Ces gardes à vue s’inscrivent dans plusieurs enquêtes préliminaires distinctes confiées aux enquêteurs de la brigade de protection des mineurs, sous l’autorité du parquet de Paris. Les faits visés sont de natures et de gravités différentes, sans que leur qualification n’ait été détaillée à ce stade par le parquet.
Le dossier prend place dans un contexte plus large qui a déjà conduit, depuis début 2026, à la suspension de 78 agents de la ville dans les écoles parisiennes. Parmi eux, 31 l’ont été pour des suspicions de violences sexuelles, un chiffre qui montre l’ampleur de la surveillance désormais exercée sur ces établissements.

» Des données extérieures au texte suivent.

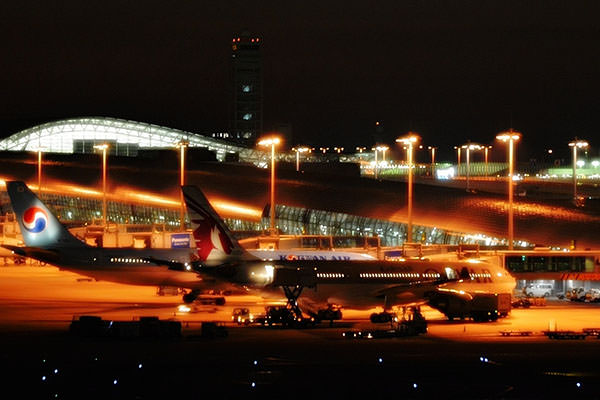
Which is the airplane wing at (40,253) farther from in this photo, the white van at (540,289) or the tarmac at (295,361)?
the white van at (540,289)

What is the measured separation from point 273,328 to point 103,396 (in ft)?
68.7

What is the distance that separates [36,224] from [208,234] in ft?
42.5

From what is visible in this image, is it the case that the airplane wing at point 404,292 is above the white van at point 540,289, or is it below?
above

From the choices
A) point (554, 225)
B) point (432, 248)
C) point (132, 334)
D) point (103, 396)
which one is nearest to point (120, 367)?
point (103, 396)

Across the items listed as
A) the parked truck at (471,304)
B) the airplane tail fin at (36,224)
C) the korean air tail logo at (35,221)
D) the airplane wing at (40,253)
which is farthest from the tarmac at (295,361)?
the korean air tail logo at (35,221)

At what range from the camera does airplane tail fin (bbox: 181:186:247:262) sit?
5800 centimetres

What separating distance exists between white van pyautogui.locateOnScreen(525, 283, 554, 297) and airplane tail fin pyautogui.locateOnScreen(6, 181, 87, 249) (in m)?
29.9

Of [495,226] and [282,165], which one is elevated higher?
[282,165]

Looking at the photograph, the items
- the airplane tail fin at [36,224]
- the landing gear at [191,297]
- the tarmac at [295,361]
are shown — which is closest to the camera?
the tarmac at [295,361]

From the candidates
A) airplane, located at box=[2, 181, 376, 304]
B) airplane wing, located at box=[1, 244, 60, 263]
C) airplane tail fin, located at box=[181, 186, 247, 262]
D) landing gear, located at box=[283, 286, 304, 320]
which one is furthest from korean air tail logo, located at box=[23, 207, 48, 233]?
landing gear, located at box=[283, 286, 304, 320]

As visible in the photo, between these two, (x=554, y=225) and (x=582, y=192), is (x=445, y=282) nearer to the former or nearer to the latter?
(x=554, y=225)

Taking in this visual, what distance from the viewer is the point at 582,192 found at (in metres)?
136

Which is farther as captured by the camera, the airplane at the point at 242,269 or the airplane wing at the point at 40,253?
the airplane wing at the point at 40,253

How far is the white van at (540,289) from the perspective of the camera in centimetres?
7499
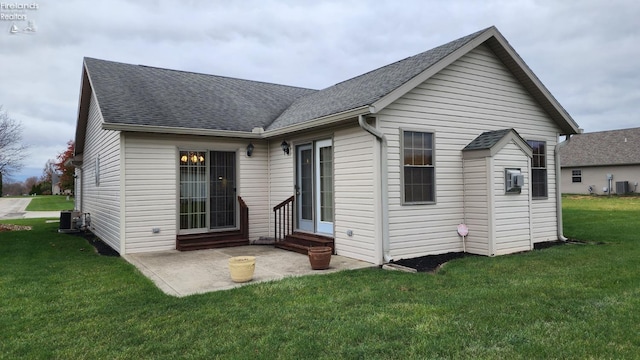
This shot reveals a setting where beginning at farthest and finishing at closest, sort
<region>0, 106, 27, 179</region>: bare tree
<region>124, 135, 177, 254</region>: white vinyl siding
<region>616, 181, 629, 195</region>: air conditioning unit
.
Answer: <region>616, 181, 629, 195</region>: air conditioning unit
<region>0, 106, 27, 179</region>: bare tree
<region>124, 135, 177, 254</region>: white vinyl siding

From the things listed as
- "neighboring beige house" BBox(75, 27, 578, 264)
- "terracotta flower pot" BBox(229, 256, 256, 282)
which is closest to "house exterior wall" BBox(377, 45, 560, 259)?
"neighboring beige house" BBox(75, 27, 578, 264)

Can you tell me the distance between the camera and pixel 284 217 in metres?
8.89

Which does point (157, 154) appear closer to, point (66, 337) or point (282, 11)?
point (66, 337)

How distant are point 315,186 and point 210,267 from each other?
272cm

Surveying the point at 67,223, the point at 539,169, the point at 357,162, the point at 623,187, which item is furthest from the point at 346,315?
the point at 623,187

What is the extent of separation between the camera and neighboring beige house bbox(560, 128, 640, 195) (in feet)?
88.3

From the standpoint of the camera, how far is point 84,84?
36.6 ft

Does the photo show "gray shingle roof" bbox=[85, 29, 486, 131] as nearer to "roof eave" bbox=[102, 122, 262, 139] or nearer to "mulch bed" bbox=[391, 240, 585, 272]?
"roof eave" bbox=[102, 122, 262, 139]

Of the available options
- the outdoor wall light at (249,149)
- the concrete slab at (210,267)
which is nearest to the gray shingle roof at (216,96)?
the outdoor wall light at (249,149)

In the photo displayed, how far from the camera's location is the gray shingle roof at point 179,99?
8422 millimetres

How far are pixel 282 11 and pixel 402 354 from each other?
13.3m

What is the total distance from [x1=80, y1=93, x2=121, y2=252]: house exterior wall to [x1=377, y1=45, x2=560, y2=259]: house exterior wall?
556 cm

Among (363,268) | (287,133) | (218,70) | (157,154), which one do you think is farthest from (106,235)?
(218,70)

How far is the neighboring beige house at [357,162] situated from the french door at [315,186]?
31mm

Cette affaire dépasse donc le seul cas de Saint-Dominique. Elle touche au périscolaire à Paris, où des violences physiques et sexuelles sont désormais au centre de plusieurs investigations menées séparément. Le fait que certaines des personnes entendues aient déjà été suspendues laisse penser que les alertes internes ont précédé l’intervention judiciaire, sans pour autant épuiser les questions sur ce qui a été signalé, à quel moment, et avec quel suivi.
Ce mercredi 20 mai marque une étape nette: la justice a pris la main sur un dossier éclaté en plusieurs volets, et le parquet n’a pas encore dit quels faits précis seront retenus dans chacun d’eux. La suite dépendra de la capacité des enquêteurs à distinguer, dans cet ensemble de signalements, ce qui relève de violences physiques, de violences sexuelles ou d’autres agissements plus graves encore.